THE RECORDS:
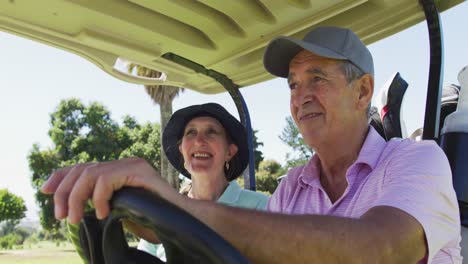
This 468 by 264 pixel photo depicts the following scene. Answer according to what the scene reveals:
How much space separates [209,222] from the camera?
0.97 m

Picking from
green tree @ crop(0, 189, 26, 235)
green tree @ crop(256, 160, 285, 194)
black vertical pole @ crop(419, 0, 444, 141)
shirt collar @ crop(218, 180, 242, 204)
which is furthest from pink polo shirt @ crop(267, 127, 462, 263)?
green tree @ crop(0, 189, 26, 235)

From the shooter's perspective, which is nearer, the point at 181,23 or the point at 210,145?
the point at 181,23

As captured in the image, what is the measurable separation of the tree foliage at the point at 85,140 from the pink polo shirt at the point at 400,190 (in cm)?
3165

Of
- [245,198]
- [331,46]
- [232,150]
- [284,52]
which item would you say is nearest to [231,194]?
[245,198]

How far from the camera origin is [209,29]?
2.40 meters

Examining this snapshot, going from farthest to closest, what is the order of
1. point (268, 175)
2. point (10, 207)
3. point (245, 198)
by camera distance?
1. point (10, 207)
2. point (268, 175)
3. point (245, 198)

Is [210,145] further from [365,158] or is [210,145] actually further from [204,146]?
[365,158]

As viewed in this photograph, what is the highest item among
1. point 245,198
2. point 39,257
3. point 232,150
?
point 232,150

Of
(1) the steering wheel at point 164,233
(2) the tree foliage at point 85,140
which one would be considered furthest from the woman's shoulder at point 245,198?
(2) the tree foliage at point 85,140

* * *

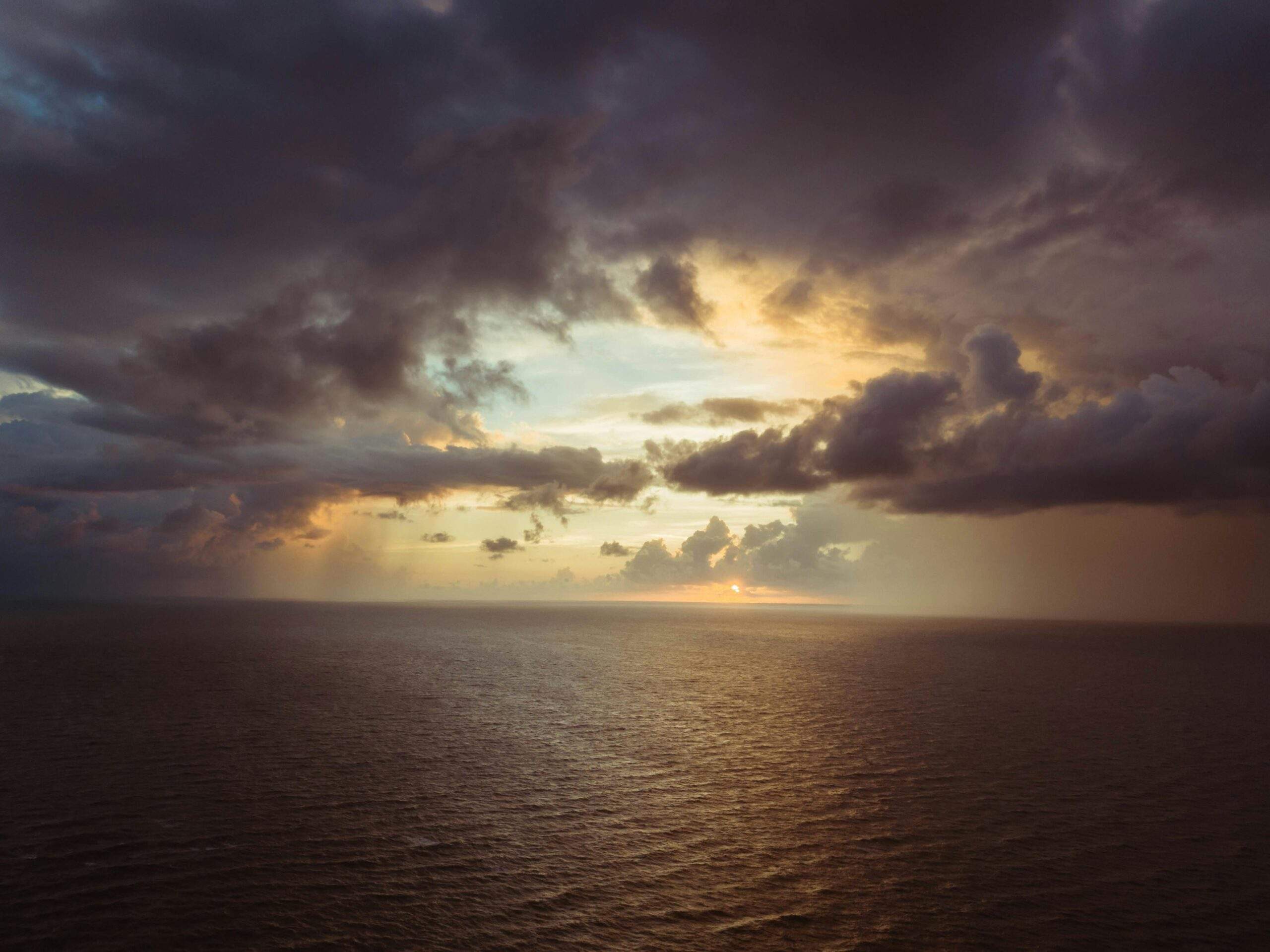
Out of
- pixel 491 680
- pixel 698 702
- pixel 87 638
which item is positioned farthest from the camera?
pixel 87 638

--

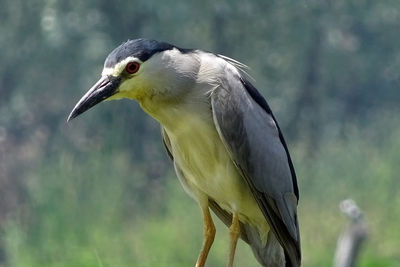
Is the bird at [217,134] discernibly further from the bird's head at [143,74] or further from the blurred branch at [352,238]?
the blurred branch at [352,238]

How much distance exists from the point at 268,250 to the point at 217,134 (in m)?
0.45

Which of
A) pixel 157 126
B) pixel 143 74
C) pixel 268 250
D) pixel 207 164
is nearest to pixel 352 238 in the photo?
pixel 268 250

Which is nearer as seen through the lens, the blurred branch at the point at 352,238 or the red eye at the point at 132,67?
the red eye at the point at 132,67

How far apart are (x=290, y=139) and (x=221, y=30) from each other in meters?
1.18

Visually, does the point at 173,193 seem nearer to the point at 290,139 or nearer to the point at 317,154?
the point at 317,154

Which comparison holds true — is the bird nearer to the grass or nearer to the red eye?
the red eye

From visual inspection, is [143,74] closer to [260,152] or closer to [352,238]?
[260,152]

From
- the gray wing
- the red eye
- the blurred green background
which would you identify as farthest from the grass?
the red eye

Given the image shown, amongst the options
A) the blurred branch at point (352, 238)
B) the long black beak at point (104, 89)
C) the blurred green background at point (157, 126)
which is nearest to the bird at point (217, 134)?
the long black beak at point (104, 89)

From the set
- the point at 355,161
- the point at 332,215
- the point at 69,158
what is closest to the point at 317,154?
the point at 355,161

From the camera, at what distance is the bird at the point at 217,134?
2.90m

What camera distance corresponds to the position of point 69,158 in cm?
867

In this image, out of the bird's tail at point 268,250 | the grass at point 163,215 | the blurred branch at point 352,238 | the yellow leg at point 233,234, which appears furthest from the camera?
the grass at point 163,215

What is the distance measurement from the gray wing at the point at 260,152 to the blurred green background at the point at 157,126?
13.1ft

AIM OF THE TASK:
Gather each line of the material above that contains the string "black". Treat uppercase and lowercase as different.

OUTPUT OF THE TASK:
black vertical pole @ crop(419, 0, 444, 141)
B) the long black beak at point (104, 89)
the long black beak at point (104, 89)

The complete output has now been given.